If you recognize early on you are building a brand, it helps to lift your head up above the product/technology and begin thinking about how you are going to scale your platform.

3. Don’t Divide Your Organization

A traditional way to see the world is to divide the company between the functions: sales, marketing, product, finance, operations, etc. This is consistent with how we are taught to run a company and with how people view their roles within the organization. This is even consistent with how Seth phrased it, shifting from product to sales/marketing. I have come to believe it’s the wrong way to lead a company, especially early on.

It’s true your company will have specialists that can handle customer relationships, design things, write code, etc. But it doesn’t mean all of these people have to be working on different objectives.

If we remove the functional titles for a minute and talk about what the company is trying to accomplish it becomes much clearer. Early on you are finding your customer and building a product to satisfy them. As Seth says you are constantly cycling between customer feedback, improving the product, and getting more feedback. This process can sometimes take years until you have built a great product that your customer can’t stop using with a business model you think is sustainable. To do this well you often hire designers, engineers, and product managers. Before you know it your team is great at understanding the customer need and building a product.

Skipping forward you decide you want to really “grow” the business. If we forget the traditional functions of “sales/marketing,” and rephrase the objective, we’d say the goal is to get more customers. The more customers, the more revenue, and hopefully the greater the profits. There are a variety of ways you can grow your customer base. Getting new customers could be through adding new features (product), hiring people, traditional marketing efforts (social, advertising, SEM, etc), or even traditional sales efforts (sales teams, distributors, affiliates, new channels, etc). The important shift here isn’t the shift in hiring more sales people or more marketing people, it’s the shift to recognizing the most important thing is to get more customers. If the whole organization is thinking about this, including engineers, I bet you would come up with a variety of ideas and priorities to meet this. And instead of just the sales guys thinking about sales, you involve the whole team.

I believe the best companies focus the whole organization on a few priorities and therefore get the mind share of every employee towards the same goal.

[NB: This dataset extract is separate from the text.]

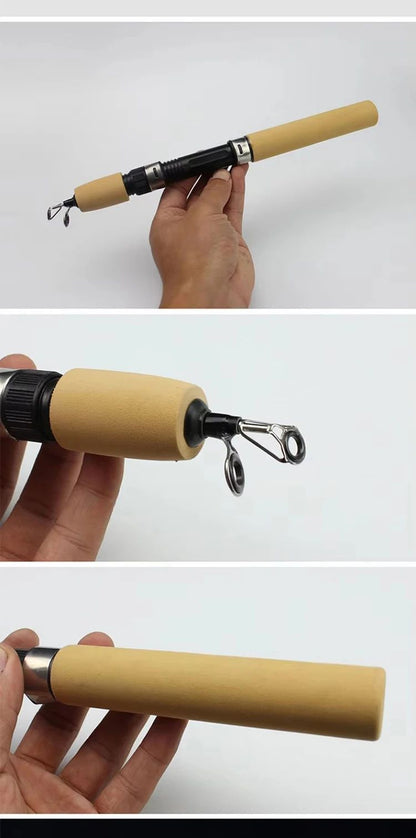 Carbon Mini Ice Fishing Rod Shrimp Tackle 0.6m 0.8m 1m Winter Fishing Gear for Ice Fishing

Lastly, don’t rule out the need to shift the mix of your team mix, especially if your business isn’t generating enough cash flow to support the people you hired and your new growth objectives. At least by making these changes it would be clear to the whole organization that you are focused on growing your customer base.

In the end if a company is trying to make a hard shift, it’s a difficult place to be. It’s true the market can move on you and sometimes you are forced to make a quick pivot you didn’t expect. Evolving your focus from the needs of your initial customers to gaining more customers to support your growth, doesn’t mean you have to shift the soul of the company.